* _Exercise text_:

+++++

Viive Sterpu (née Sirkel, December 10, 1953 - December 5, 2012) was an Estonian artist married to fellow artist Eugen Sterpu.

==Biography==
Sterpu drew mostly with pastel colours on sandpaper. She also experimented with graphic art and glass works. Sterpu found her motifs mostly from everyday life. She loved animals and nature and portrayed them in her art. Sterpu signed her art with the name '"Viive"'. Before her marriage she used name "Sirkel" as a signature. In 2004 Eesti Televisioon made a documentary Viive and Eugen Sterpu for the programme series “Subjektiiv”. Sterpu was a member of Estonian Artists' Association.

Sterpu had individual and joint exhibitions in Estonia, Finland and Italy. In April 2012 she had a joint art exhibition with his husband in Turku, Finland. Giacomo Puccini's music gave her the inspiration to draw a series of 12 pictures called "The Puccinian Heroines". She donated this series of 14 heroines (Anna, Tigrana, Manon, Mimi/Musetta, Tosca, Cio-Cio-San, Minnie, Magda, Giorgetta, Suor Angeliga, Lauretta, Liú/Turandot) to the Villa Museo Giacomo Puccini (Torre del Lago Puccini in Italy) in April 2007. The donation was received by Signora Simonetta Puccini, Giacomo Puccini's granddaughter. The subjects of the Puccinian heroines has been used by travel agency Kaleva Travel in Finland for its own year stamps. By 2012 nine stamps had been published and there were to come.

+++++

* _Given entries_:
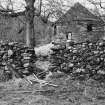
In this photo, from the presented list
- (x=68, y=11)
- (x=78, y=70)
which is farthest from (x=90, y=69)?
(x=68, y=11)

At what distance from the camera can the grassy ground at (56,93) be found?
5.84m

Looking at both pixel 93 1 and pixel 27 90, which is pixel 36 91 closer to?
pixel 27 90

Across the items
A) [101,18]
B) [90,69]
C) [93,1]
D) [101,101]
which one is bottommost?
[101,101]

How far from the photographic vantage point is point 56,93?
6.65 metres

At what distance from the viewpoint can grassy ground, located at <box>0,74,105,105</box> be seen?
5839 mm

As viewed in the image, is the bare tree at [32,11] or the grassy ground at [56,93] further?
the bare tree at [32,11]

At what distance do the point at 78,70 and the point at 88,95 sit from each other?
1993 mm

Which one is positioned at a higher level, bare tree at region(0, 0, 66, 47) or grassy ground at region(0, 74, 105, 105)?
bare tree at region(0, 0, 66, 47)

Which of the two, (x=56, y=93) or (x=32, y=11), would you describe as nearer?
(x=56, y=93)

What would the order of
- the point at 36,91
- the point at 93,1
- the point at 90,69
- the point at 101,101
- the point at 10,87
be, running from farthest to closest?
the point at 93,1 < the point at 90,69 < the point at 10,87 < the point at 36,91 < the point at 101,101

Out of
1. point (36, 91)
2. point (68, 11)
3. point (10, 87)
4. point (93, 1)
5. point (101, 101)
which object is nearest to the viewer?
point (101, 101)

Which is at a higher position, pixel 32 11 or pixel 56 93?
pixel 32 11

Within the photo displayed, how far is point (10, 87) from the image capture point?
7477mm

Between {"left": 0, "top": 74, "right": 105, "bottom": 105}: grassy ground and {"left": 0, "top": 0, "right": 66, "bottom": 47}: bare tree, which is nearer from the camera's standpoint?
{"left": 0, "top": 74, "right": 105, "bottom": 105}: grassy ground
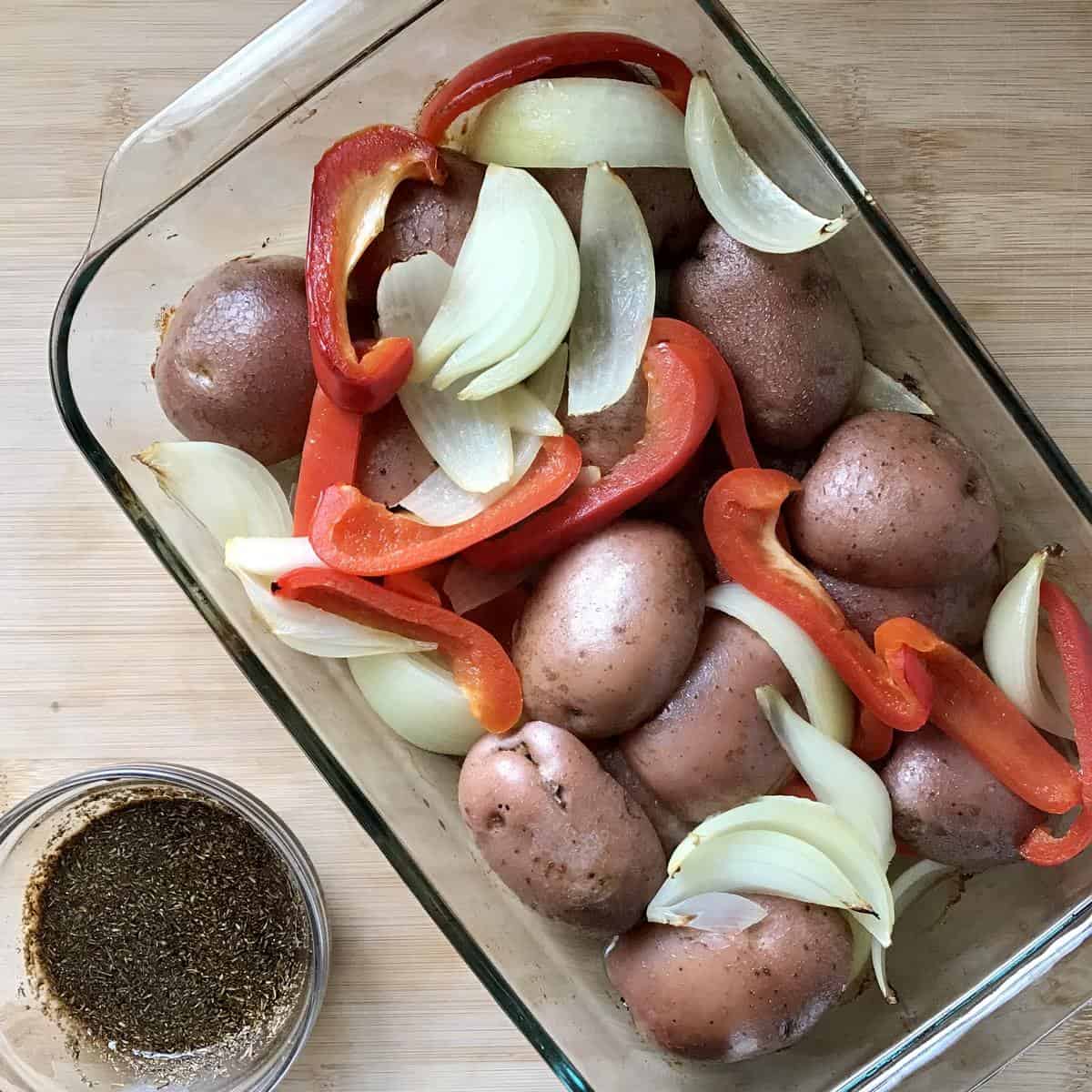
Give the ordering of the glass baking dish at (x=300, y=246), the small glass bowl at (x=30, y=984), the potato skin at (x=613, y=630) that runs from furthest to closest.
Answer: the small glass bowl at (x=30, y=984)
the glass baking dish at (x=300, y=246)
the potato skin at (x=613, y=630)

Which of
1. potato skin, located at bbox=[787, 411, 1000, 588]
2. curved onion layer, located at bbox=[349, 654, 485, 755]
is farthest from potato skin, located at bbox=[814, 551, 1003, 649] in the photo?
curved onion layer, located at bbox=[349, 654, 485, 755]

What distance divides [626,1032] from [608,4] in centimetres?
120

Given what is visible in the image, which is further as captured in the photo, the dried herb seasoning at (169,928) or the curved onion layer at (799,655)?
the dried herb seasoning at (169,928)

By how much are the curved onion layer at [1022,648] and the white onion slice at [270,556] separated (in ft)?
2.48

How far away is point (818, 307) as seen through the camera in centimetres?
129

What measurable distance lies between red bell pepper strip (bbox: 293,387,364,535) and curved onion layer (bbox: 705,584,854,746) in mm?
422

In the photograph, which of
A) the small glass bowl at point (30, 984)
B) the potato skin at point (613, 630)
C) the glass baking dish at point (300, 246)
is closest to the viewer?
the potato skin at point (613, 630)

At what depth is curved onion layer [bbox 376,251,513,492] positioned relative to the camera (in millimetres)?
1251

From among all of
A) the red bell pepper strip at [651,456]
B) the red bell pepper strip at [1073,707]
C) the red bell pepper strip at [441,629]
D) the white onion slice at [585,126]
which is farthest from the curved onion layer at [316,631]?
the red bell pepper strip at [1073,707]

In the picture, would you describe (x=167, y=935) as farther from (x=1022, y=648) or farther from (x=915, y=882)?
(x=1022, y=648)

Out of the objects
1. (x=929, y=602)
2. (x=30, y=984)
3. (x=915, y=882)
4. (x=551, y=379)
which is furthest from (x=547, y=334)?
(x=30, y=984)

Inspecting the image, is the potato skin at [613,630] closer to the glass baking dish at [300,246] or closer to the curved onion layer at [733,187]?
the glass baking dish at [300,246]

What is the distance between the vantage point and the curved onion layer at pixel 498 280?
1.24m

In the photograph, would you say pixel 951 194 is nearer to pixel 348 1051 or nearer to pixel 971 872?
pixel 971 872
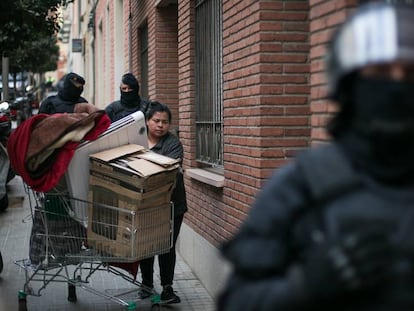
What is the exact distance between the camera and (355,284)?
148 cm

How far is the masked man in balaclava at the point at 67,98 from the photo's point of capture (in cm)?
709

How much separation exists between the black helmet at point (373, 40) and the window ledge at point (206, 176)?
4.33 meters

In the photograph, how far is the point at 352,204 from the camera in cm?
156

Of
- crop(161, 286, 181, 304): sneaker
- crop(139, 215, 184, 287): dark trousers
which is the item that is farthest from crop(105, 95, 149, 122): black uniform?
crop(161, 286, 181, 304): sneaker

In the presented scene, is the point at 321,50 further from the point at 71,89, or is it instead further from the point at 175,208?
the point at 71,89

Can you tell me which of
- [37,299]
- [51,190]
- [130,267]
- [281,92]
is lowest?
[37,299]

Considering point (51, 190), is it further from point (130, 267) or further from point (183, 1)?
point (183, 1)

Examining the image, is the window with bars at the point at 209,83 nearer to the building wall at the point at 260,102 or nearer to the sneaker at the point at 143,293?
the building wall at the point at 260,102

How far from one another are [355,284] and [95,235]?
3.61m

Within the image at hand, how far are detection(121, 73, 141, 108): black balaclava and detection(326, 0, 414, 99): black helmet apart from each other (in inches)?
219

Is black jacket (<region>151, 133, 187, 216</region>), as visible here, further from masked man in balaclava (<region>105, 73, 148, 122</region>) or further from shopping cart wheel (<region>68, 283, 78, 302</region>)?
masked man in balaclava (<region>105, 73, 148, 122</region>)

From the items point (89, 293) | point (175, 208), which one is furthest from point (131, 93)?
point (89, 293)

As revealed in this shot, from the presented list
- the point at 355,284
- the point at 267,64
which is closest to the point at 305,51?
the point at 267,64

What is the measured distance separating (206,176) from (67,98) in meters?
1.80
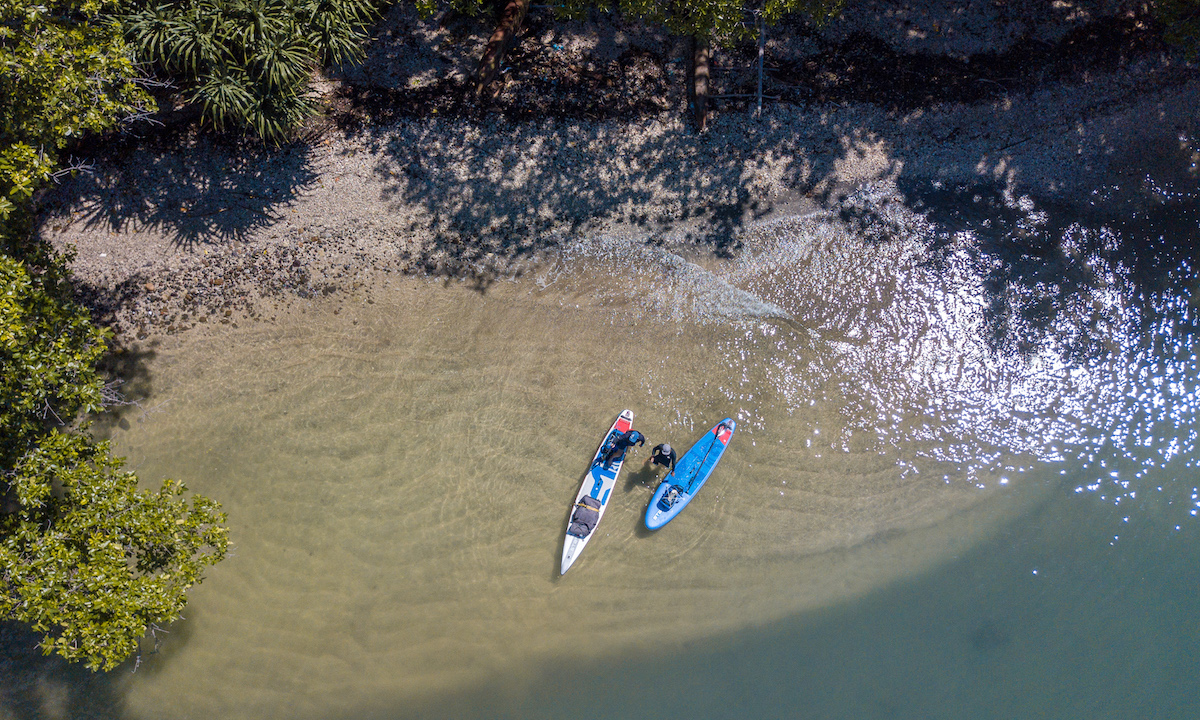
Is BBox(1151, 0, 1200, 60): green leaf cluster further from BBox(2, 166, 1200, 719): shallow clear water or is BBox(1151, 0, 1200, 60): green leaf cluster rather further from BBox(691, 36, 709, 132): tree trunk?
BBox(691, 36, 709, 132): tree trunk

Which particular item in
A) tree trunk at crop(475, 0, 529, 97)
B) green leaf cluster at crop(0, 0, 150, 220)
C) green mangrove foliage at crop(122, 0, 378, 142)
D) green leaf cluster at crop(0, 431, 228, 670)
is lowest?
green leaf cluster at crop(0, 431, 228, 670)

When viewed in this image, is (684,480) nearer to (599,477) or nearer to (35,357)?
(599,477)

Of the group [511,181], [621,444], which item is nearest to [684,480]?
[621,444]

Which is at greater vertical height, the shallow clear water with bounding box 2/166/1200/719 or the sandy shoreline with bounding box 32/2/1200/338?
the sandy shoreline with bounding box 32/2/1200/338

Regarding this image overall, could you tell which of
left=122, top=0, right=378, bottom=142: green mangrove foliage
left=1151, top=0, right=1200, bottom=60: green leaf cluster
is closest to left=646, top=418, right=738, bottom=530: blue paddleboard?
left=122, top=0, right=378, bottom=142: green mangrove foliage

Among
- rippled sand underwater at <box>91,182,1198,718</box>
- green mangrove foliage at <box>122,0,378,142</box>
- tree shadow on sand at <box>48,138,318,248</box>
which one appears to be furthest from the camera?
tree shadow on sand at <box>48,138,318,248</box>

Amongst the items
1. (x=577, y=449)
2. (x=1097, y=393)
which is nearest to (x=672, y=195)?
(x=577, y=449)

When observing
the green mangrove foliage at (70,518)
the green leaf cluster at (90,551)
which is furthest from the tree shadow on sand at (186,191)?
the green leaf cluster at (90,551)
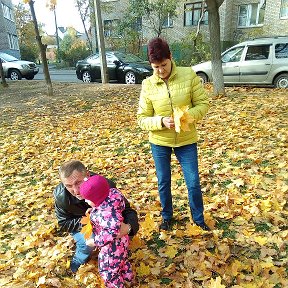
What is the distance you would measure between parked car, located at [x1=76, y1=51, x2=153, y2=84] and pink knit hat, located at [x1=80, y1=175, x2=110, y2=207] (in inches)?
468

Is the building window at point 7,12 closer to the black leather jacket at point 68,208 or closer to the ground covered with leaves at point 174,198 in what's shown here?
the ground covered with leaves at point 174,198

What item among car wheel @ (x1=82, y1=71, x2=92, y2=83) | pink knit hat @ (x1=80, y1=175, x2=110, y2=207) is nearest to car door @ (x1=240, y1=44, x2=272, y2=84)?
car wheel @ (x1=82, y1=71, x2=92, y2=83)

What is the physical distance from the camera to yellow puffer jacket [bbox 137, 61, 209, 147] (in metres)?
2.76

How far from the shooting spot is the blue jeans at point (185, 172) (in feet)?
9.53

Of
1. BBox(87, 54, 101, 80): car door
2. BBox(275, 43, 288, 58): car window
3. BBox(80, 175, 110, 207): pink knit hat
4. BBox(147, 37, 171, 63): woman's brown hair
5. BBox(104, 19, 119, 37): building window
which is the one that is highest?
BBox(104, 19, 119, 37): building window

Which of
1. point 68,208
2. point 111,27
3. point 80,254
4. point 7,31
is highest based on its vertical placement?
point 7,31

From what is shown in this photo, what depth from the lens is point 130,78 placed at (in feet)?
46.8

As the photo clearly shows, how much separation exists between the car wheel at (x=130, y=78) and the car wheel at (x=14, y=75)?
7636 millimetres

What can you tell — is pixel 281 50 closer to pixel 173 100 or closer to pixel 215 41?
pixel 215 41

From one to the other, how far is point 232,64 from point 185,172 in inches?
371

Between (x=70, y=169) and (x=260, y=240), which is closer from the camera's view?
(x=70, y=169)

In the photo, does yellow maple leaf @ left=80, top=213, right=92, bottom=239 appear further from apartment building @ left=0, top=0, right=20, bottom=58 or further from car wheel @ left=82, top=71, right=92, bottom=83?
apartment building @ left=0, top=0, right=20, bottom=58

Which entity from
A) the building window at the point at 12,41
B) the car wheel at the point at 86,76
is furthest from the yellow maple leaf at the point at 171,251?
the building window at the point at 12,41

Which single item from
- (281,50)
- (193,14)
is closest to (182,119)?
(281,50)
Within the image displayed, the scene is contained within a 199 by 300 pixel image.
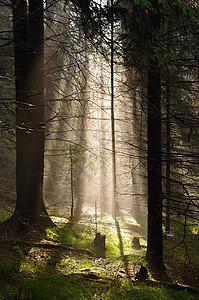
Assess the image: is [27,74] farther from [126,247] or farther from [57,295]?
[126,247]

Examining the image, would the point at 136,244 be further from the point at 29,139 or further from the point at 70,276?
the point at 29,139

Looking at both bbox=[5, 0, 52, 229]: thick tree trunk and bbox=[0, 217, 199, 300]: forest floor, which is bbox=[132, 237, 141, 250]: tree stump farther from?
bbox=[5, 0, 52, 229]: thick tree trunk

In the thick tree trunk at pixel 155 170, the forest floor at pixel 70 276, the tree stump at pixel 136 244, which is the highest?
the thick tree trunk at pixel 155 170

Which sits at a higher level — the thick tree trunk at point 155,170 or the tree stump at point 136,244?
the thick tree trunk at point 155,170

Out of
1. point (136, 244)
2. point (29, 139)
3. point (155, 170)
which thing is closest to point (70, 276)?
point (155, 170)

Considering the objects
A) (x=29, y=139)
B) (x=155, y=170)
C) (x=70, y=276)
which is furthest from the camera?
(x=29, y=139)

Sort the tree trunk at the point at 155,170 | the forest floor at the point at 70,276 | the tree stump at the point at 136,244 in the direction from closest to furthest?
the forest floor at the point at 70,276 < the tree trunk at the point at 155,170 < the tree stump at the point at 136,244

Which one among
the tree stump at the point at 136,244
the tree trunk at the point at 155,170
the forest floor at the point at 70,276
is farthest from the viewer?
the tree stump at the point at 136,244

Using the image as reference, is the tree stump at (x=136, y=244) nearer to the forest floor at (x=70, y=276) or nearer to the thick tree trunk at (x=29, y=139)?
the forest floor at (x=70, y=276)

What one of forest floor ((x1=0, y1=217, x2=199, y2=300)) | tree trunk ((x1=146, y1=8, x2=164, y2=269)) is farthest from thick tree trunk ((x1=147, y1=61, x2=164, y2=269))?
forest floor ((x1=0, y1=217, x2=199, y2=300))

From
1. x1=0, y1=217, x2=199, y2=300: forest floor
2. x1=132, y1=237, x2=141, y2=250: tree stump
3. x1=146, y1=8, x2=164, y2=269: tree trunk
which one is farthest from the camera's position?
x1=132, y1=237, x2=141, y2=250: tree stump

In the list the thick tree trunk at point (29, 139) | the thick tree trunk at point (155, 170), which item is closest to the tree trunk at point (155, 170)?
the thick tree trunk at point (155, 170)

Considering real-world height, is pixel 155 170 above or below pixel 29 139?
below

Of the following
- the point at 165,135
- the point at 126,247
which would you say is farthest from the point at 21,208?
the point at 165,135
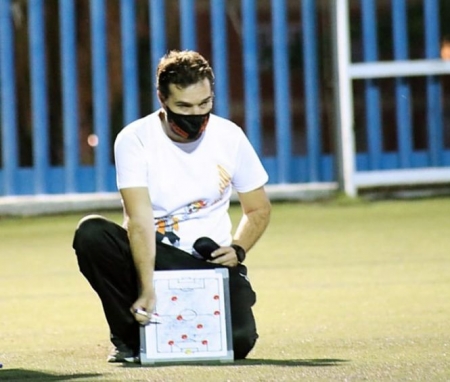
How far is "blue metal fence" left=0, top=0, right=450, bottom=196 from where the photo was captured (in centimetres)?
1009

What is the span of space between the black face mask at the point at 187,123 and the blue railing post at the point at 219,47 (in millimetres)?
5611

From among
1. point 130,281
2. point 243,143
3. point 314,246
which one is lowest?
point 314,246

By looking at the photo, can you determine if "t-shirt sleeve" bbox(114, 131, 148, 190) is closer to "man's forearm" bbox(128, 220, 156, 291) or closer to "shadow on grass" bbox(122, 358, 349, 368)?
"man's forearm" bbox(128, 220, 156, 291)

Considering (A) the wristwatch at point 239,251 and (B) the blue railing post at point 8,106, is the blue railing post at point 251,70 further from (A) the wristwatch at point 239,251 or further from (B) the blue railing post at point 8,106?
(A) the wristwatch at point 239,251

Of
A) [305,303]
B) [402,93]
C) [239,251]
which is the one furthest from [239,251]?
[402,93]

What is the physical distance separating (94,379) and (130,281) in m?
0.56

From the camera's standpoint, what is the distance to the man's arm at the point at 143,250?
175 inches

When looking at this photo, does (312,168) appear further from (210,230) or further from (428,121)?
(210,230)

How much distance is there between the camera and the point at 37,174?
33.3 ft

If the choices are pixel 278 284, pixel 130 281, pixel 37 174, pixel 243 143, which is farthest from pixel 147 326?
pixel 37 174

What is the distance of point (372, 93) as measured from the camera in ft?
33.8

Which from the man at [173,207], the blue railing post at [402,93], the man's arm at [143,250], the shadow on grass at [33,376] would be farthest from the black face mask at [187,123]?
the blue railing post at [402,93]

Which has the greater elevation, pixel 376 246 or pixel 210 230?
pixel 210 230

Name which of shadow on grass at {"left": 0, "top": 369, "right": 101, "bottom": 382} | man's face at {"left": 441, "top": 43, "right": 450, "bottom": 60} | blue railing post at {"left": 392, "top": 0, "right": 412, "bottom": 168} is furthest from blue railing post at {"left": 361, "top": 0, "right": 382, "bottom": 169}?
shadow on grass at {"left": 0, "top": 369, "right": 101, "bottom": 382}
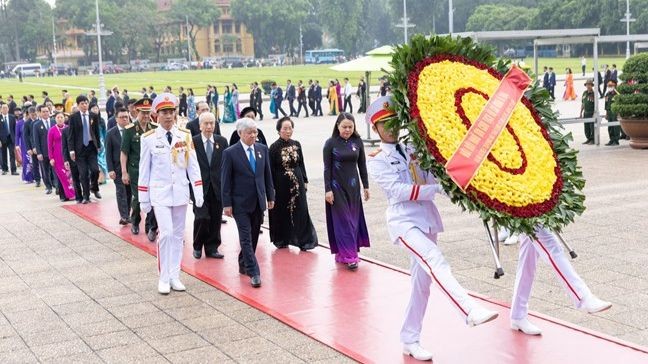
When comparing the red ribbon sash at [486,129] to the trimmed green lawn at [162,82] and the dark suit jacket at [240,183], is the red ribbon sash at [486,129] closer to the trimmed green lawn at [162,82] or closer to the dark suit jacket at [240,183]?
the dark suit jacket at [240,183]

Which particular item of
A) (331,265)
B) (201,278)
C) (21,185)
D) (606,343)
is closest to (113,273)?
(201,278)

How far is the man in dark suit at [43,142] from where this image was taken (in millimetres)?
16939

+++++

* _What to work on_:
1. In the text about Viive Sterpu, who received her donation to the Villa Museo Giacomo Puccini?
2. List every country named in the text about Viive Sterpu as a place where she had exhibitions.

* _Results for the exercise_:
1. Signora Simonetta Puccini, Giacomo Puccini's granddaughter.

2. Estonia, Finland, Italy